Social Networking for Seniors

Vol. 23 No. 3

By

Jeffrey M. Allen is the principal of Graves & Allen in Oakland, California. A frequent speaker and writer on technology topics, he is editor-in-chief of GPSolo magazine and GPSolo eReport, an editorial board member of the ABA Journal and Experience magazine, author of jallenlawtekblog.com, co-author of Technology Solutions for Today’s Lawyer (ABA 2013) and iPad® for Lawyers (West 2013), and a liaison to the ABA Standing Committee on Technology and Information Services. In addition to being licensed as an attorney in California, he has been admitted as a Solicitor of the Supreme Court of England and Wales. He is an associate professor at California State University of the East Bay. He also works extensively as an arbitrator and a mediator.

Seniors have moved into social networking online. In fact, although the percentage of users remains somewhat lower than other age groups, seniors represent the fastest growing demographic for social networking users in the United States. A chart, published online by Mashable, http://mashable.com/2013/08/08/senior-citizens-social-media, shows the increase in the use of social media and networking by seniors over the last five years. It reflects a far more dramatic growth for those over age 65 than for any other age group. It also shows the 50–64 age group as the second fastest growing adopters. The chart also shows that despite the recent growth, the 65-plus age group has not yet cracked the 50 percent mark, while all other age groups have, and the 50–64 age group (second lowest) has already reached 60 percent.

An infographic prepared by Wishpond, http://blog.wishpond.com/post/51827002974/infographic-how-senior-citizens-interact-on-social, shows that seniors currently make fairly broad use of the Internet and its features, including participation in social media. It gives you some idea of how seniors use the Internet and social media sites.

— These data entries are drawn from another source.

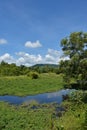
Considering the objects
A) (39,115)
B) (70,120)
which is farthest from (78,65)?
(70,120)

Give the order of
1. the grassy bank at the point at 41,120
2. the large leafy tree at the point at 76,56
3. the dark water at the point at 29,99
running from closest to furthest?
the grassy bank at the point at 41,120, the dark water at the point at 29,99, the large leafy tree at the point at 76,56

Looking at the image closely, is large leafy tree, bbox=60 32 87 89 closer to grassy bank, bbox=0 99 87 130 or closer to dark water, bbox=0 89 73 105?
dark water, bbox=0 89 73 105

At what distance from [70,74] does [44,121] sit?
925 inches

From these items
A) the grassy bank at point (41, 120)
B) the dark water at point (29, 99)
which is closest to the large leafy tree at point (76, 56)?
the dark water at point (29, 99)

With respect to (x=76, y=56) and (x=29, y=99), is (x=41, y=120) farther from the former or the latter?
(x=76, y=56)

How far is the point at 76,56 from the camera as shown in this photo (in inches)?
1570

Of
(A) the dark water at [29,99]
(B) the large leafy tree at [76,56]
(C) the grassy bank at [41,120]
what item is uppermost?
(B) the large leafy tree at [76,56]

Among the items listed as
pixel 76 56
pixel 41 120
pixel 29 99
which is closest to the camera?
pixel 41 120

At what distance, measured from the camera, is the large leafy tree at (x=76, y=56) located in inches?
1571

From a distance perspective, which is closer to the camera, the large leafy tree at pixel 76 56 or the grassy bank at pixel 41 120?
the grassy bank at pixel 41 120

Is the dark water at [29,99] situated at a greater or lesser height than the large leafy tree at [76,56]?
lesser

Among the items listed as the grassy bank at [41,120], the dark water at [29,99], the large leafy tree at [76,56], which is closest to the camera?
the grassy bank at [41,120]

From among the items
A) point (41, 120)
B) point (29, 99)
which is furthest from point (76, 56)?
point (41, 120)

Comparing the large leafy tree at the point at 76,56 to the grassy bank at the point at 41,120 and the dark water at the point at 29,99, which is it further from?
the grassy bank at the point at 41,120
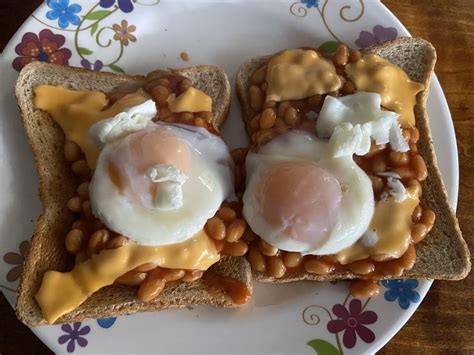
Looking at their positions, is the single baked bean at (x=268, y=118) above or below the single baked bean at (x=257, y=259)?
above

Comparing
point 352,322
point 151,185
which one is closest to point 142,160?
point 151,185

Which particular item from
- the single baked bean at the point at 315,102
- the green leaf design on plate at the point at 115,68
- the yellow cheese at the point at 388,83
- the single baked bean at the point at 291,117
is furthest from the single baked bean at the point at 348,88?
the green leaf design on plate at the point at 115,68

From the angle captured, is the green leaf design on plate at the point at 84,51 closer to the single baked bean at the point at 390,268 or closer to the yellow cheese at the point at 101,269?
the yellow cheese at the point at 101,269

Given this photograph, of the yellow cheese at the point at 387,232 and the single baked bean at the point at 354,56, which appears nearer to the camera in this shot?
the yellow cheese at the point at 387,232

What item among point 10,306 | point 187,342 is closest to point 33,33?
point 10,306

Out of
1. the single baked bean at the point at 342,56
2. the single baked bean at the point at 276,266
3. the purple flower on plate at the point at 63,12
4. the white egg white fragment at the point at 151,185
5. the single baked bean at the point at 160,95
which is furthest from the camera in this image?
the purple flower on plate at the point at 63,12

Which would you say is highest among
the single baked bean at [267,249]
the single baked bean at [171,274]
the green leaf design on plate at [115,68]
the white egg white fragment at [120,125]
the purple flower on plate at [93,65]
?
the purple flower on plate at [93,65]

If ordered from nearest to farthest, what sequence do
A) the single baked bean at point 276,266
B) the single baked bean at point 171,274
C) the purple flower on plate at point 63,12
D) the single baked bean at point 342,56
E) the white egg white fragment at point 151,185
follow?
1. the white egg white fragment at point 151,185
2. the single baked bean at point 171,274
3. the single baked bean at point 276,266
4. the single baked bean at point 342,56
5. the purple flower on plate at point 63,12
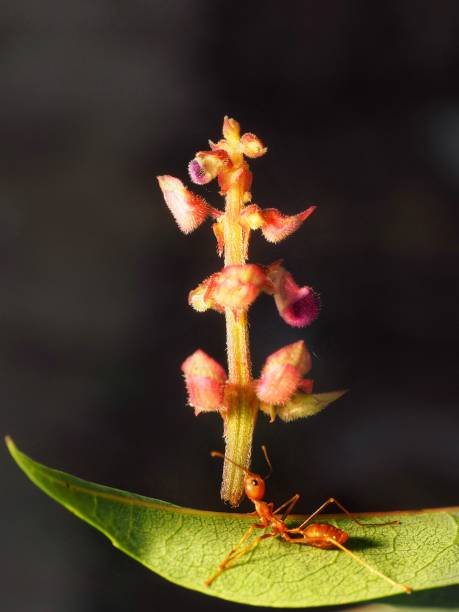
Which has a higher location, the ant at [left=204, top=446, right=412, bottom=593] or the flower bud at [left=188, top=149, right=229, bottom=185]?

While most people (including many seniors) believe that seniors as a group are technologically challenged, that generalization (which may once have had some truth to it) is rapidly going the way of the dinosaurs. More and more seniors have acknowledged technology, and many of those who acknowledge it have adopted and even befriended it. Now we find seniors regularly using e-mail accounts, text messaging from smartphones and tablets, keeping up with friends and family by interacting through social media sites or through Skype, exchanging videos and photographs, and streaming media for entertainment.